Celui-ci a quelques fils pour le nouer. L’industriel Stanley H. « Wacky » Arnolt, basé à Chicago, s’est fait un nom en tant qu’importateur d’une gamme de voitures de sport et de roadsters créés en tant que collaborations carrossables entre lui-même, une maison de design et un constructeur britannique. Le nom Arnolt est le plus étroitement associé à MG et Bristol, bien qu’Arnolt ait trouvé quelques châssis d’Aston Martin avant que le constructeur automobile ne mette le kibosh en vente.

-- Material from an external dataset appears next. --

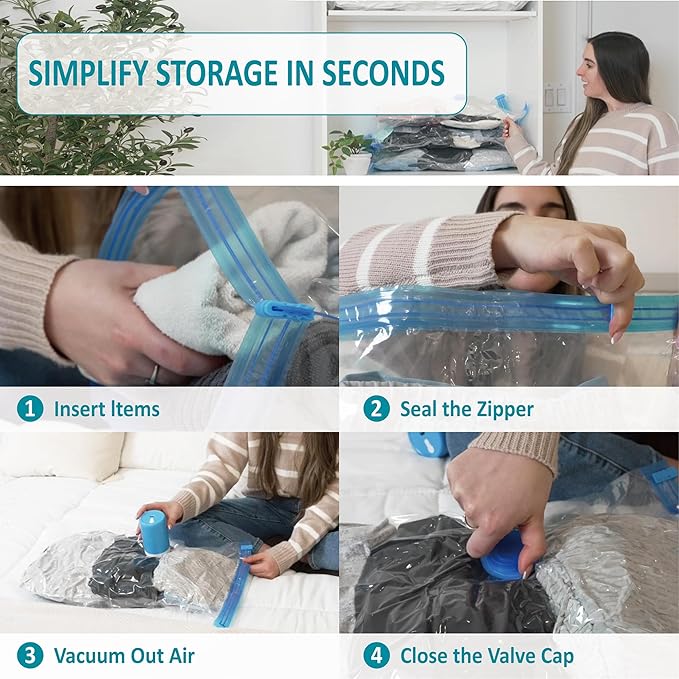 SIMPLIFY STORAGE IN SECONDS

1 Insert ltems

2 Seal the Zipper

3 Vacuum Out Air

4 Close the Valve Cap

Les trois variantes de roadsters des sept Arnolt-Astons qui ont échappé aux griffes d’AM ressemblaient beaucoup au roadster Arnolt-Bristol plus tard, avec des flancs hauts et une carrosserie spectaculaire et courbée conçue par Franco Scaglione de Bertone. Basé sur les fondements mécaniques de l’Aston Martin DB2 / 4, la voiture était tout à fait le pur-sang – mais apparemment pas assez pour attirer un partenariat officiel entre Aston et Arnolt, qui a rapidement tourné son attention vers le Arnolt-Bristol susmentionné.

Autech Zagato Stelvio AZ1

Nous serions négligents si nous n’incluions pas au moins une voiture japonaise sur cette liste, car il y a une quantité écrasante de voitures obscures trouvées sur le marché intérieur japonais (JDM). Cependant, une grande partie des choses les plus cool a été couverte à bout de souffle ad nauseum par les superfans JDM qui peuplent une grande partie des médias automobiles.

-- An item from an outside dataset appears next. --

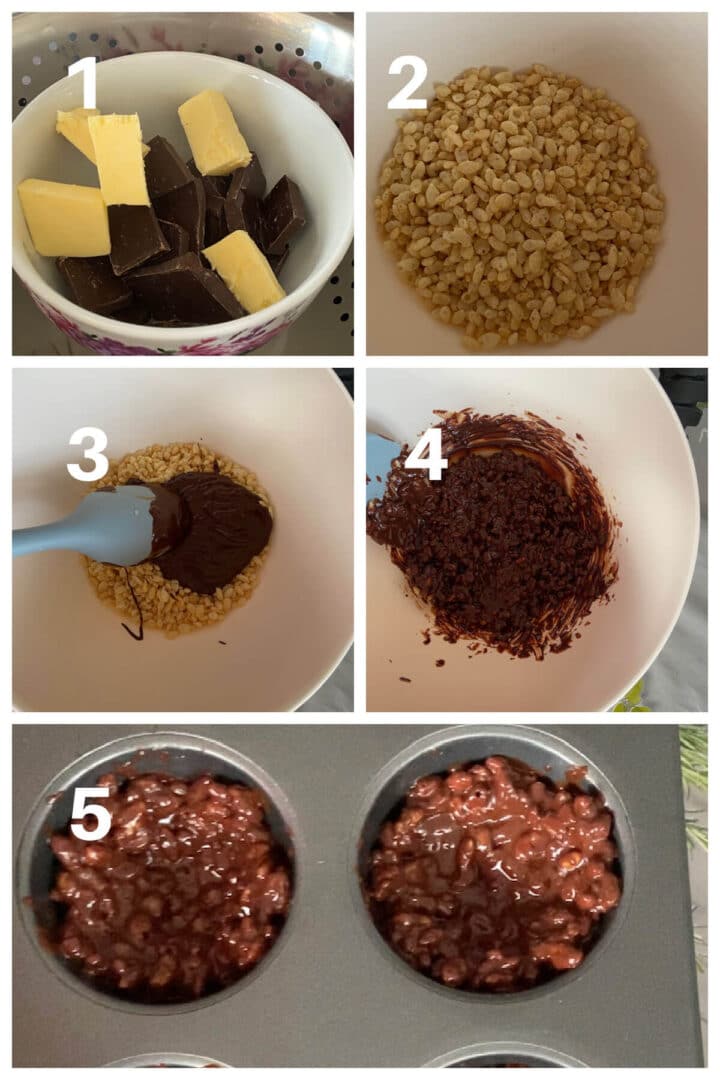 1
2
3
4
5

Dans l’esprit de la carrosserie, admirez l’étrange Autech Zagato Stelvio AZ1. Autech – une filiale de réglage de Nissan – a chargé le carrossier italien Zagato de zagato-iser le Nissan Leopard existant, ce qui a abouti à un coupé à la mode et à la mode qui est certainement l’une des formes les plus agréables à sortir de la maison de conception. Cela n’a rien à voir avec le SUV Alfa Romeo Stelvio, au cas où ce ne serait pas clair.

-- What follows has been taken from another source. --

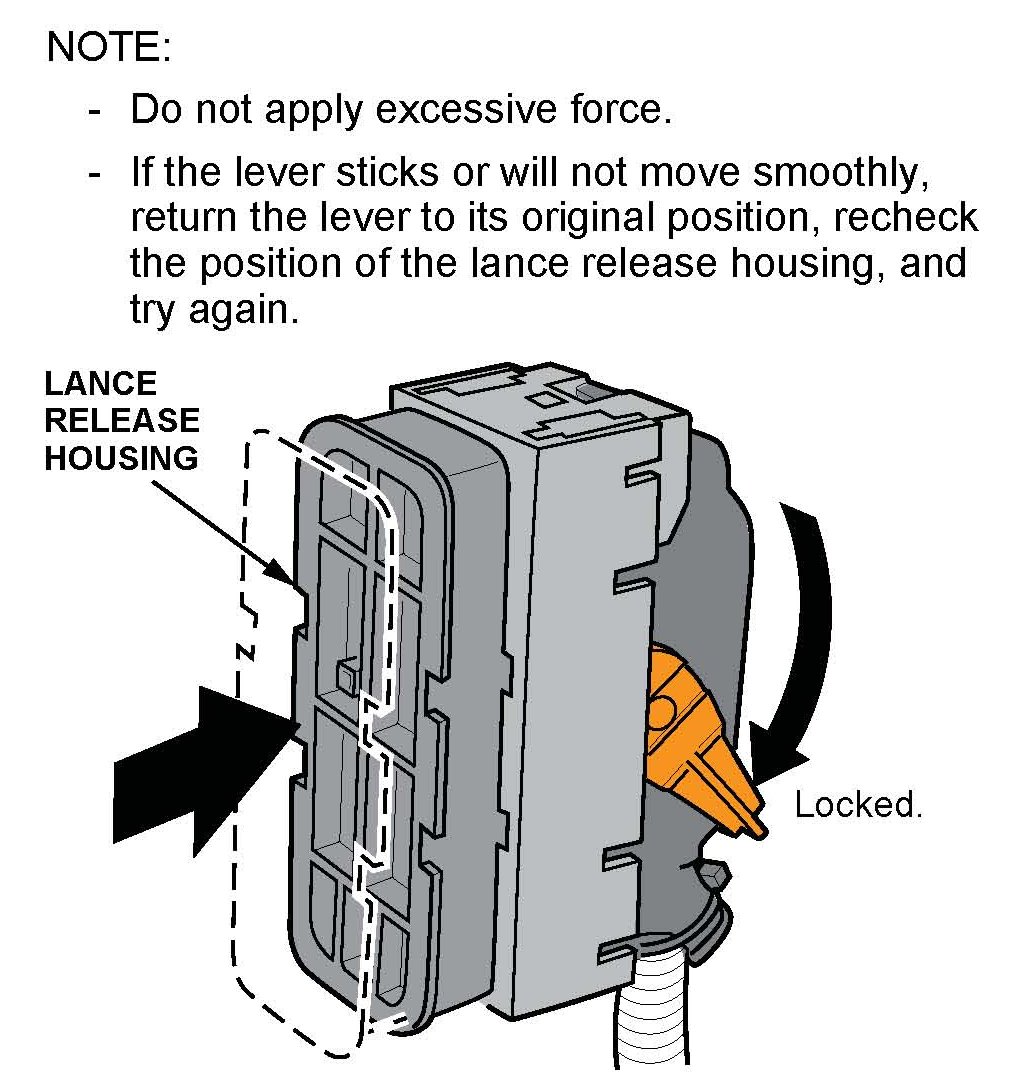 NOTE:

- Do not apply excessive force.

- If the lever sticks or will not move smoothly, return the lever to its original position, recheck the position of the lance release housing, and try again.

LANCE RELEASE HOUSING

Locked.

Avec des rétroviseurs latéraux intégrés sur les panneaux latéraux avant et des carrosseries angulaires qui sembleraient plus à l’aise avec un concept, cette relique de l’ère des bulles japonaise est l’une des Nissans les plus étranges et les plus séduisantes que nous ayons jamais vues. Le fait qu’il produise 280 chevaux à partir d’un V6 turbocompressé de 3,0 litres ne fait pas de mal non plus.

Sur les 203 unités prévues, Autech a construit 104 exemplaires. Ils apparaissent parfois à la vente, alors définissez une alerte de mot-clé si vous avez l’espace de garage.